Rebecca Hamilton is a journalist and human rights lawyer. She is the author of "Fighting for Darfur: Public Action and the Struggle to Stop Genocide," which investigated the impact of Darfur advocacy on foreign policy. She reported on South Sudan in 2010-2011 for The Washington Post, with a grant from the Pulitzer Center. A graduate of Harvard Law School and the Kennedy School, Hamilton previously worked for the prosecution division of the International Criminal Court. Her writing has appeared in Foreign Affairs, The New Yorker, Foreign Policy, The Atlantic, The International Herald Tribune, and The New Republic.
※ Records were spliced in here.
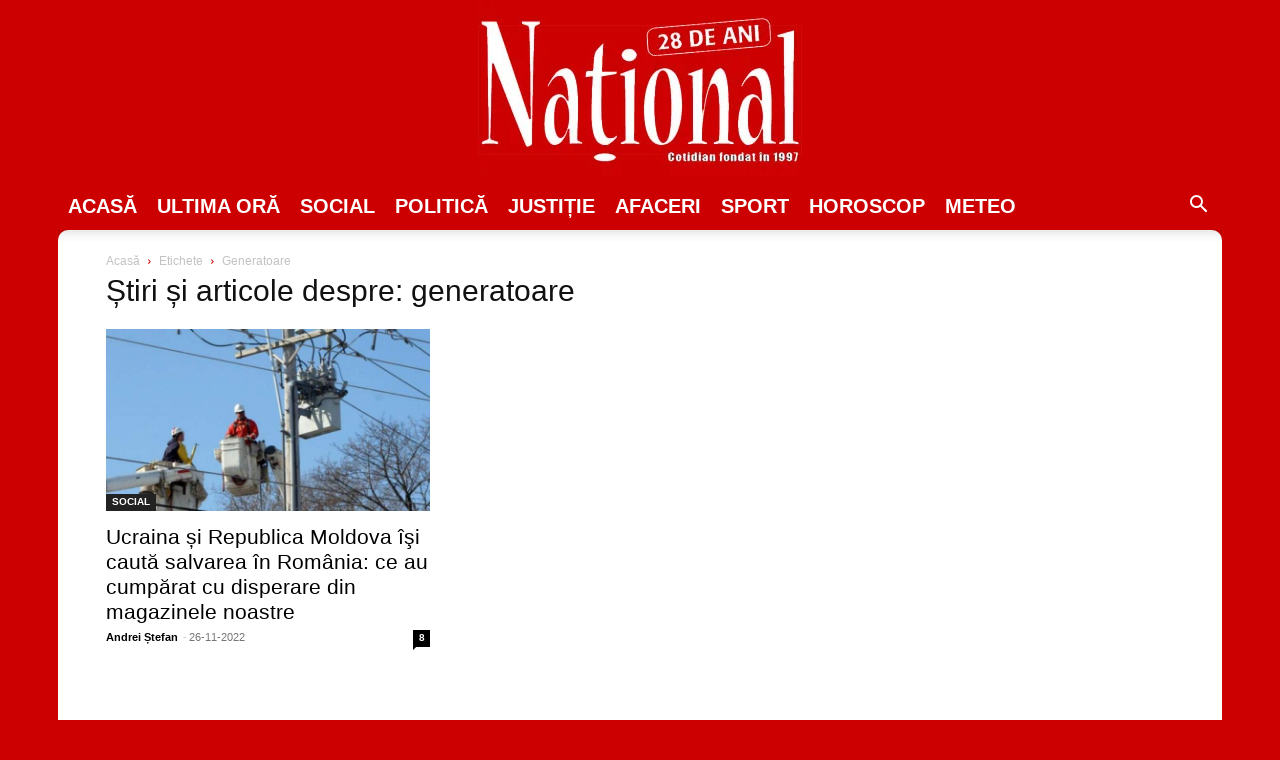

--- FILE ---
content_type: text/html; charset=utf-8
request_url: https://www.google.com/recaptcha/api2/aframe
body_size: 265
content:
<!DOCTYPE HTML><html><head><meta http-equiv="content-type" content="text/html; charset=UTF-8"></head><body><script nonce="tosMhXnVWLaW1mITpqsQIg">/** Anti-fraud and anti-abuse applications only. See google.com/recaptcha */ try{var clients={'sodar':'https://pagead2.googlesyndication.com/pagead/sodar?'};window.addEventListener("message",function(a){try{if(a.source===window.parent){var b=JSON.parse(a.data);var c=clients[b['id']];if(c){var d=document.createElement('img');d.src=c+b['params']+'&rc='+(localStorage.getItem("rc::a")?sessionStorage.getItem("rc::b"):"");window.document.body.appendChild(d);sessionStorage.setItem("rc::e",parseInt(sessionStorage.getItem("rc::e")||0)+1);localStorage.setItem("rc::h",'1769362211873');}}}catch(b){}});window.parent.postMessage("_grecaptcha_ready", "*");}catch(b){}</script></body></html>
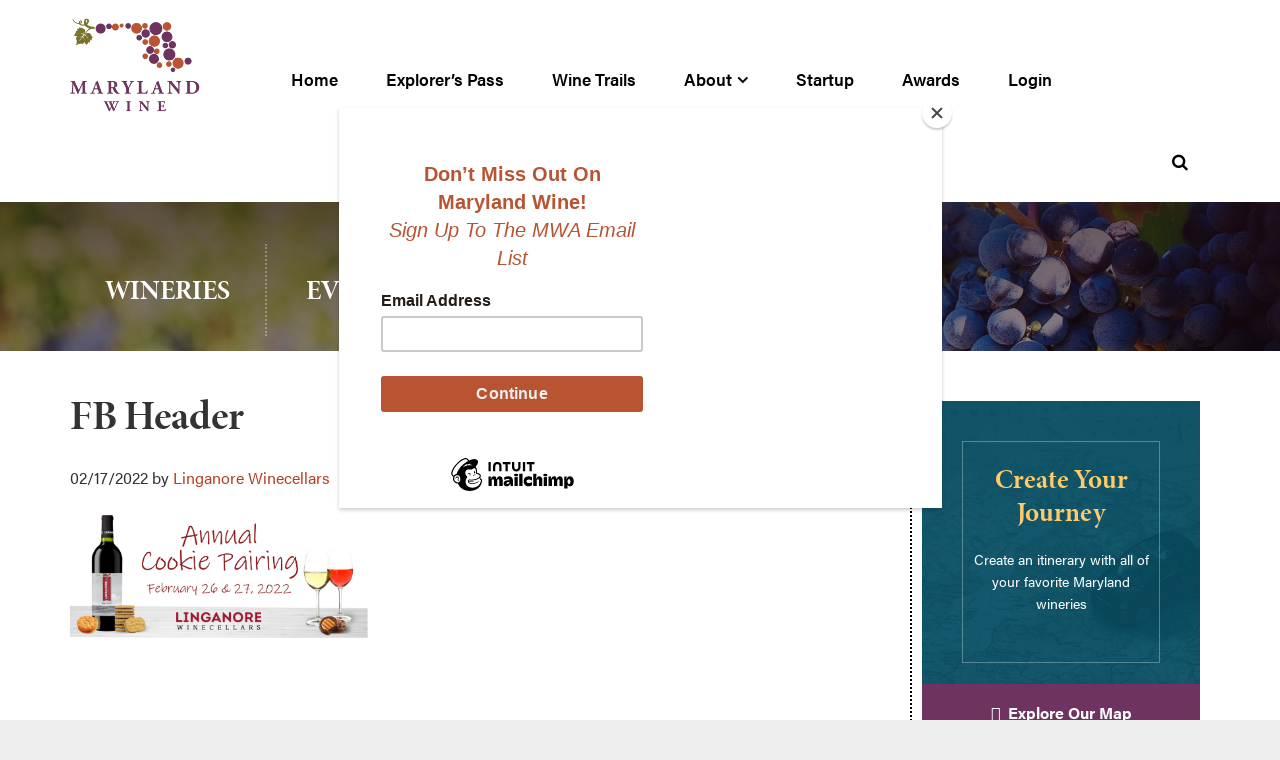

--- FILE ---
content_type: text/css
request_url: https://marylandwine.com/wp-content/plugins/wp-commerce7/assets/public/css/commerce7-for-wordpress.css?ver=1.6.3
body_size: 449
content:
#c7wp-cart-box {
	position: absolute;
	top: 0;
	right: 0;
	left: auto;
	bottom: auto;
	padding: 1rem;
	z-index: 99999;
	display: flex;
	flex-direction: row;
	align-items: center;

	&.top-left {
		top: 0;
		right: auto;
		left: 0;
		bottom: auto;
	}

	&.bottom-left {
		top: auto;
		right: auto;
		left: 0;
		bottom: 0;
		position: fixed;
	}

	&.bottom-right {
		top: auto;
		right: 0;
		left: auto;
		bottom: 0;
		position: fixed;
	}

	&.c7dark > div > a {
		color: #fff;
	}

	&.c7light > div > a {
		color: #333;
	}
}
.c7-dark {
	--c7-header-text-color: #fff;
}
#c7-login,
#c7-account {
    padding: 0 1rem 0 0;
}
.c7-checkout__content__title {
	a {
		font-size: 0.95rem;
	}
}
.c7-cart__count {
	display: none;
}
@media screen and (min-width: 46rem) {
	.c7-form__group {
		div div {
			&.date-picker,
			&.rdtPicker,
			&.rdtDays {
				width: auto;
				margin: 0;
			}
		}
	}
}
.c7-date-picker__overlay {
	z-index: 9;
}
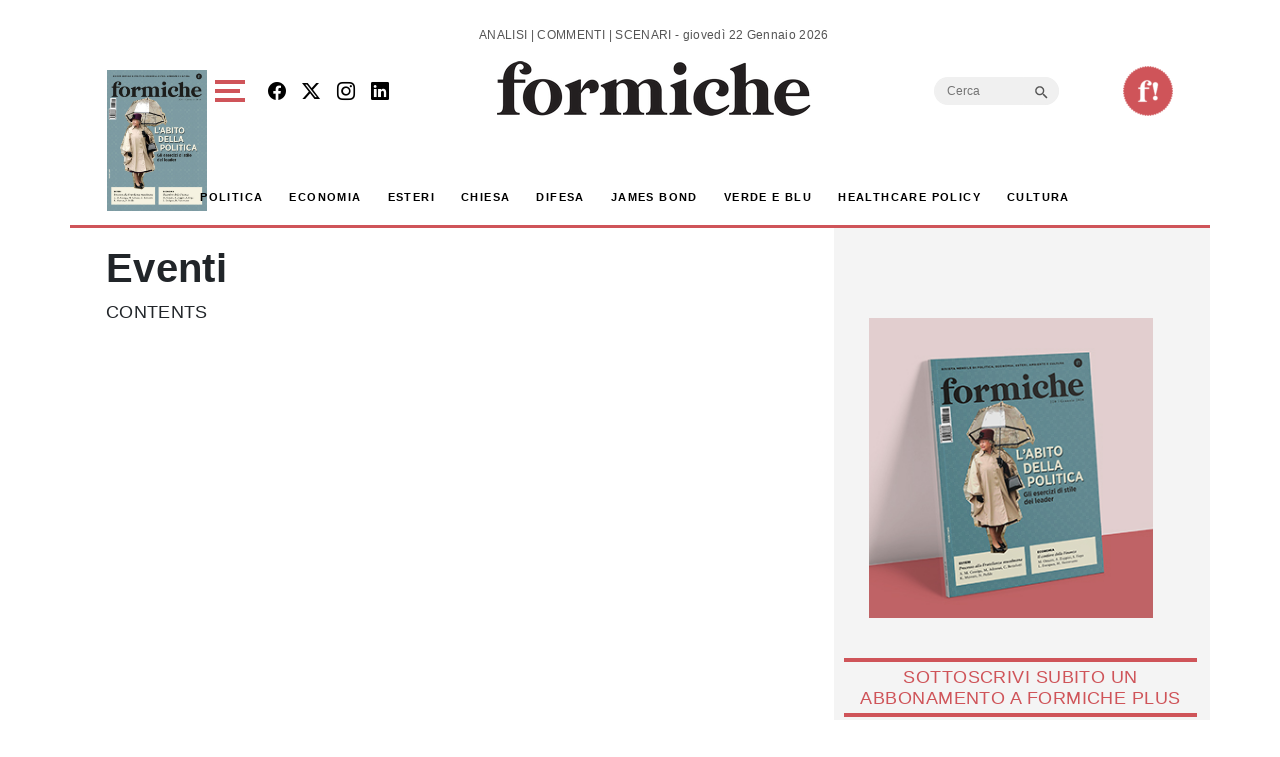

--- FILE ---
content_type: text/html; charset=utf-8
request_url: https://www.google.com/recaptcha/api2/aframe
body_size: 269
content:
<!DOCTYPE HTML><html><head><meta http-equiv="content-type" content="text/html; charset=UTF-8"></head><body><script nonce="T1QLx7fsMkPb_EHfVz7JHA">/** Anti-fraud and anti-abuse applications only. See google.com/recaptcha */ try{var clients={'sodar':'https://pagead2.googlesyndication.com/pagead/sodar?'};window.addEventListener("message",function(a){try{if(a.source===window.parent){var b=JSON.parse(a.data);var c=clients[b['id']];if(c){var d=document.createElement('img');d.src=c+b['params']+'&rc='+(localStorage.getItem("rc::a")?sessionStorage.getItem("rc::b"):"");window.document.body.appendChild(d);sessionStorage.setItem("rc::e",parseInt(sessionStorage.getItem("rc::e")||0)+1);localStorage.setItem("rc::h",'1769061753450');}}}catch(b){}});window.parent.postMessage("_grecaptcha_ready", "*");}catch(b){}</script></body></html>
Isma'il Kushkush is a Sudanese-American freelance journalist currently based in Khartoum, Sudan. He has contributed to Islam Online, Al-Ahram Weekly, The Washington Times, Esquire Magazine and currently is a stringer in Khartoum for The New York Times, CNN and Voice of America. Isma'il has degrees in history and international relations with a focus on Africa and the Middle East from the University of California, Davis.

Emily Wax is the former Nairobi bureau chief of The Washington Post. She was named the 2004 winner of the Medill Medal for Courage in Journalism for outstanding reporting on the systematic violence threatening millions of people in the Darfur region of Sudan. Her pieces included: "5 Truths About Darfur;" "For a Small Girl in Darfur, A Year of Fear and Flight;" "Sudanese Rape Victims Find Justice Blind to Plight;" and "Sudanese Troops Attack and Destroy Camp in Darfur." Wax is originally from Queens, New York, and has reported for the Trenton Times, freelanced for Newsday, and covered schools and immigrant communities for The Washington Post.